Coyne portrays himself as someone defending science against attacks by religious folks. He is doing a lousy job, because he is promoting his own religious beliefs that have no scientific backing. His concept of determinism is unscientific.

One of Coyne's reader's comments:
“unless we have perfect knowledge.”
According to Heisenberg we can’t have perfect knowledge. Your entire argument is based on a wrong assumption.

“we realized that our brains, like all physical objects, are subject to the laws of physics.”
As if this is something new. Just look up Carvaka on Wikipedia: 600 BCE.

“it completely dispelled the notion of dualistic free will.”
Quite obvious if you are a materialist. I really don’t get why you spend gazillions of words to something that can be summarized as “I’m a materialist so I reject dualistic free will”.

“So determinism …. was a tremendous advance in science.”
It was. And throwing determinism out of the window was another tremendous advance. The key word is probabilism.
In the previous article you gave examples like flying a plane, cutting your finger. What you omitted is that these are also perfectly described by probabilistic Quantum Mechanics. ...

In case anyone jumps to a premature conclusion: I’m a materialist myself. It’s just that materialism hence determinism hence no free will is a non-sequitur. ...

Reading a quote of Laplace on a website of a reputed scientist to back up an argument related to science is very weird. Laplace since many decades has become irrelevant for physics.

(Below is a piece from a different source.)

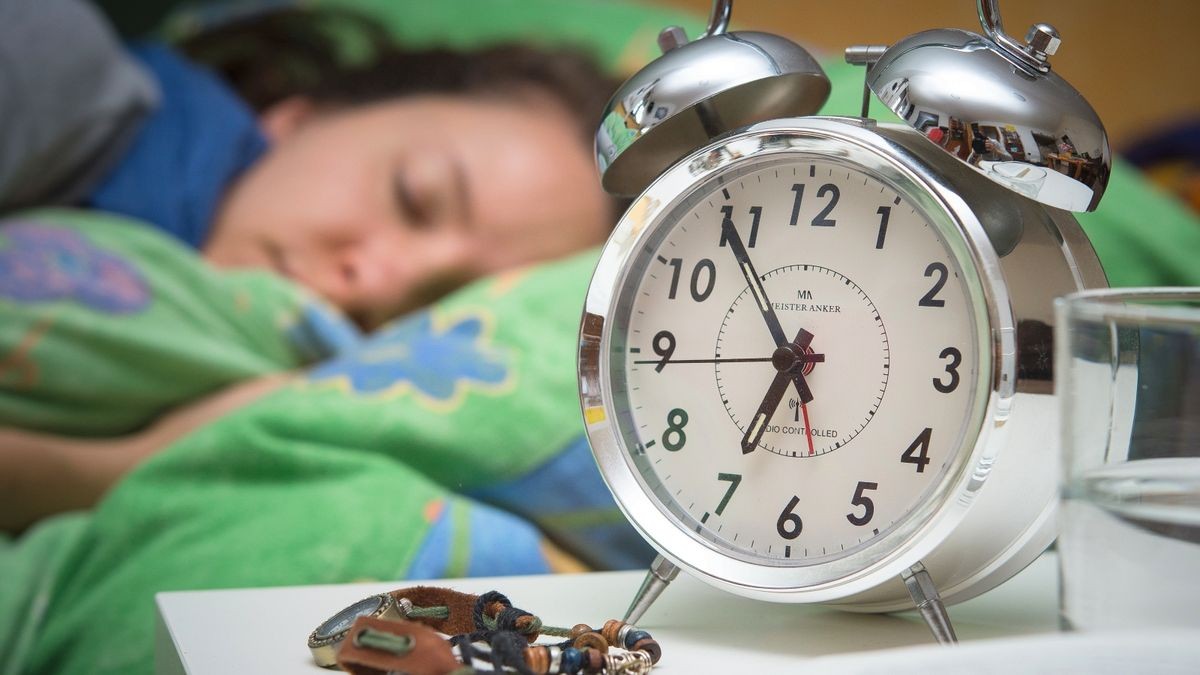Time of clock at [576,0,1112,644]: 6:54
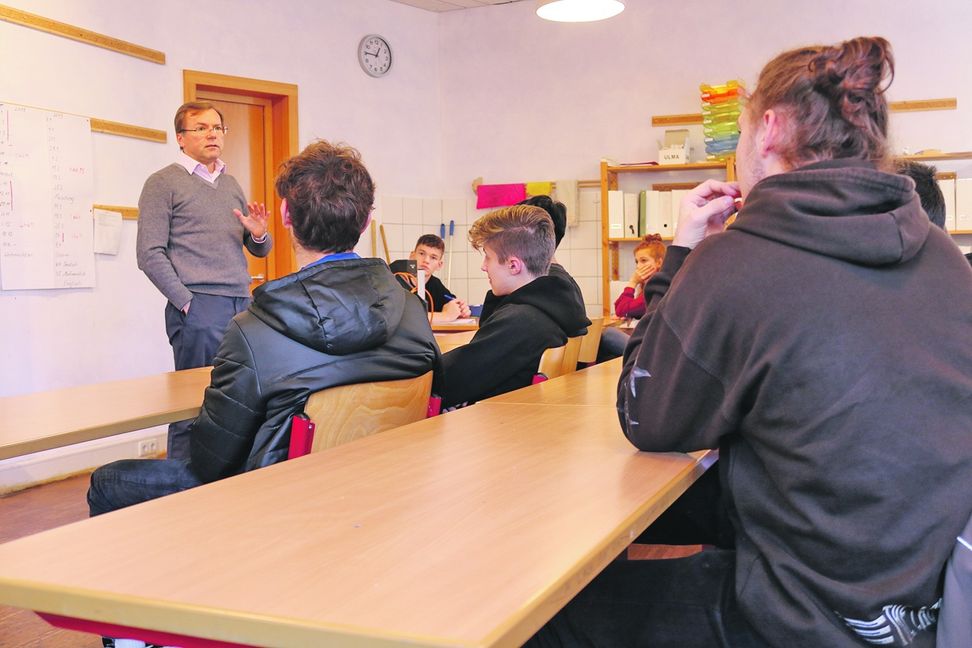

“our brains, like all physical objects, are subject to the laws of physics”
Our 21st Century laws of physics, the ones that recently gave us the higgs-boson, are completely contradicting Laplace. I refer to Stephen Hawking’s A Brief History of Time, chapter 4.
Another says:
You note that determinism also has a long history and mention Laplace (1749-) and Spinoza (1632-). But in point of fact there were compatibilists who lived before these individuals. Aristotle (343BC-) and Hobbes (1588-) are considered to be compatibilists. What are we to say about Aristotle’s views in this context? That he was responding to developments during the scientific revolution? That doesn’t seem very plausible I take it. This also suggests that the language of “the rise of compatibilism” is misleading. Compatibilism is not some newfangled theory that philosophers just concocted to give themselves jobs. Aristotle, Hobbes, Hume, Ayer, Stace, Dennett, etc. have been defending compatibilism for years.

1 comment:

  1. Philosophy sometimes begins where physics ends. At the end of Penrose's 'Road to Reality' he writes more or less about research programs, and how which way (of several beckoning) you decide to pursue a line of theory or experiment depends upon your philosophy.